**WHAT THIS TASK INVOLVES:**
If a line in the entries below contains "duncanmclarenphotography", copy it.

WORKING DATA Start Marker

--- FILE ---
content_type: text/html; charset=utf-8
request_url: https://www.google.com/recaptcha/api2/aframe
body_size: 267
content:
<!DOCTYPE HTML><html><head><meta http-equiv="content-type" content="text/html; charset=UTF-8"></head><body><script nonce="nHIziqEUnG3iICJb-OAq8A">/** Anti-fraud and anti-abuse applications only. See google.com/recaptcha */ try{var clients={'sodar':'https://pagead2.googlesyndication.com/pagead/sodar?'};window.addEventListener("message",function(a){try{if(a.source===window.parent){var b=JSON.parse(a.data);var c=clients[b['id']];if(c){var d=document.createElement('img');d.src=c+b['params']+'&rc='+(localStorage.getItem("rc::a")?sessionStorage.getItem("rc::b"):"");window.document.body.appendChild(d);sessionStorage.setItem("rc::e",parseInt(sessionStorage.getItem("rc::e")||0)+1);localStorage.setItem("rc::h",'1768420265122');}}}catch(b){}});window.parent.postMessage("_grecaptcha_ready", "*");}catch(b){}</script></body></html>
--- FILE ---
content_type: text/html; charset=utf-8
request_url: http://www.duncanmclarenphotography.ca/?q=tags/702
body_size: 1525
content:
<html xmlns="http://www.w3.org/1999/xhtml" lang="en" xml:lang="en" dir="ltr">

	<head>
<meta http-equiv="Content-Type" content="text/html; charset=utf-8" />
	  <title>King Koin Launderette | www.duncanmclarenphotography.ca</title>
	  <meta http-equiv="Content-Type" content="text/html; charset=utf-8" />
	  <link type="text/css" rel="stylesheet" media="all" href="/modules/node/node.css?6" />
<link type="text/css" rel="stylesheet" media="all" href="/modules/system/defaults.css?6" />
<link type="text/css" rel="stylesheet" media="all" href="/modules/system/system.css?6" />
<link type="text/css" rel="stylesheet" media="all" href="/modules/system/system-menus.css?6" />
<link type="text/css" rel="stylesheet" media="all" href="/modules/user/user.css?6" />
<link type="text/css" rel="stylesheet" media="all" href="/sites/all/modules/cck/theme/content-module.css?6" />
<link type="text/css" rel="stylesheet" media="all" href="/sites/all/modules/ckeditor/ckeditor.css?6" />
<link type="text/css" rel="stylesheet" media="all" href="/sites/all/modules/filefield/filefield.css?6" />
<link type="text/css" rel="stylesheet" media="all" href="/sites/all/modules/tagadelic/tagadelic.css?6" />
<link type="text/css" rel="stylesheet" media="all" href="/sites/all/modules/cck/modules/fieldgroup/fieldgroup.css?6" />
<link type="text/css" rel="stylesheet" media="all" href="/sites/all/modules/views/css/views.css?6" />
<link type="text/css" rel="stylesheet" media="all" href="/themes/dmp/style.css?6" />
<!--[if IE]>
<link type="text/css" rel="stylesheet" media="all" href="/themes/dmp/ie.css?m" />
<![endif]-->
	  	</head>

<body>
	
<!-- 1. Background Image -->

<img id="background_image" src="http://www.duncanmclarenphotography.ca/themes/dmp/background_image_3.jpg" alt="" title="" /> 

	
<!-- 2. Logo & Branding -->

WORKING DATA End Marker

**RESPONSE TO THE TASK:**
request_url: http://www.duncanmclarenphotography.ca/?q=tags/702
	  <title>King Koin Launderette | www.duncanmclarenphotography.ca</title>
<img id="background_image" src="http://www.duncanmclarenphotography.ca/themes/dmp/background_image_3.jpg" alt="" title="" /> 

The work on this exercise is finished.